A cube is a formula of the form \(l_1\wedge \cdots \wedge l_n\) where \(l_i\) are literals. In the cube-and-conquer paradigm a SAT instance is split into a number of distinct subinstances specified by cubes. Each subinstance contains a single cube and the cube is assumed to be true for the purposes of solving the subinstance. The cubes are typically generated by running a “cubing solver” on the SAT instance which attempts to find a set of cubes which split the instance into subinstances of approximately equal difficulty. After the cubes have been generated a “conquering solver” solves the subinstances either in sequence or in parallel. Ideally, the literals in each cube are added to the solver as incremental assumptions. In this case, after each cube is solved the assumptions are removed and the literals from the next cube are added without restarting the SAT solver.

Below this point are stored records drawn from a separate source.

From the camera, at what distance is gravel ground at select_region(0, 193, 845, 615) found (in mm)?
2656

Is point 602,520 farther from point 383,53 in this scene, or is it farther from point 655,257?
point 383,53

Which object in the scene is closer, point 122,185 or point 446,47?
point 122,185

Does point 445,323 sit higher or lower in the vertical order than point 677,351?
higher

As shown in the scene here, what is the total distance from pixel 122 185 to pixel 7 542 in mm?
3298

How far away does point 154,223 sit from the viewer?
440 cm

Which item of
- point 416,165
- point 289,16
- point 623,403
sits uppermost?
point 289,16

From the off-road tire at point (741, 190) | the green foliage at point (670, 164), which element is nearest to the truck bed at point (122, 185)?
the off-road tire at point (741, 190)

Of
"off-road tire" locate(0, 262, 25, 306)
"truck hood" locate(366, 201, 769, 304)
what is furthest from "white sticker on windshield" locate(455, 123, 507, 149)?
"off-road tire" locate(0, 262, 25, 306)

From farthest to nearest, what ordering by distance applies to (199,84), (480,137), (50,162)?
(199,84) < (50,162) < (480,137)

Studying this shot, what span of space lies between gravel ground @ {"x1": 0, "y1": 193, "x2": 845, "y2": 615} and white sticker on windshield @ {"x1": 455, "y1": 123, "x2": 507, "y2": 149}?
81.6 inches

2.3 Symbolic Computation and SAT+CAS

Symbolic computation is a branch computer science devoted to manipulating and simplifying mathematical expressions. Many computer algebra systems (CASs) are available today that contain extensive symbolic computation functionality from a huge number of mathematical domains. However, although CASs contain many sophisticated algorithms, they have not typically been optimized to perform searches in the way that SAT solvers have [1, 4].

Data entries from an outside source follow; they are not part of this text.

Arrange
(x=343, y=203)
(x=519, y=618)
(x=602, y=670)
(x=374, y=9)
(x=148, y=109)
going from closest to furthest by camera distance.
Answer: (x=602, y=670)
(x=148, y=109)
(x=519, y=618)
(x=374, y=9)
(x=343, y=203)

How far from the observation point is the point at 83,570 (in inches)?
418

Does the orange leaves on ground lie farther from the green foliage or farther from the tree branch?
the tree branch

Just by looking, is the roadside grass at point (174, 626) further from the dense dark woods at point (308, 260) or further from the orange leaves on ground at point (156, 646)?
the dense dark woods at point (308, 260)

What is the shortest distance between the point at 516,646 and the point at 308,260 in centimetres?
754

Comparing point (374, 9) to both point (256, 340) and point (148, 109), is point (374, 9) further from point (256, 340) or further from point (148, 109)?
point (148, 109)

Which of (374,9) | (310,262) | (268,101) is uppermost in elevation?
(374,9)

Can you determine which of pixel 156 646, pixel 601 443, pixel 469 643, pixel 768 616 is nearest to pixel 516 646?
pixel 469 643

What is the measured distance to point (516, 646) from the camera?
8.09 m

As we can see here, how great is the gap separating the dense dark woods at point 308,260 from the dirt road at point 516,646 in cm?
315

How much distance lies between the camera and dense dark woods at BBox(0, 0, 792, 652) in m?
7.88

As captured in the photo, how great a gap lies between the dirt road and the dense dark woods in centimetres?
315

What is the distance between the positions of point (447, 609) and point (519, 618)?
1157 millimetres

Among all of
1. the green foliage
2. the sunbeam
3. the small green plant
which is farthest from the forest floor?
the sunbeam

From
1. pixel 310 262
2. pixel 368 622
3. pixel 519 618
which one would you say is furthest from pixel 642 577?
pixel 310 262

For problems that need both mathematical sophistication and finely-tuned search it can be useful to combine computer algebra and SAT solvers [10]. Recently SAT+CAS methods have been used in a number of various problems—for example, they have been used to verify the correctness of Boolean arithmetic circuits [24], improve the best known result in the Hadwiger–Nelson plane-colouring problem [17], find many new algorithms for multiplying \(3\times 3\) matrices [19], and improve the best known result in the Ruskey–Savage hypercube conjecture [40].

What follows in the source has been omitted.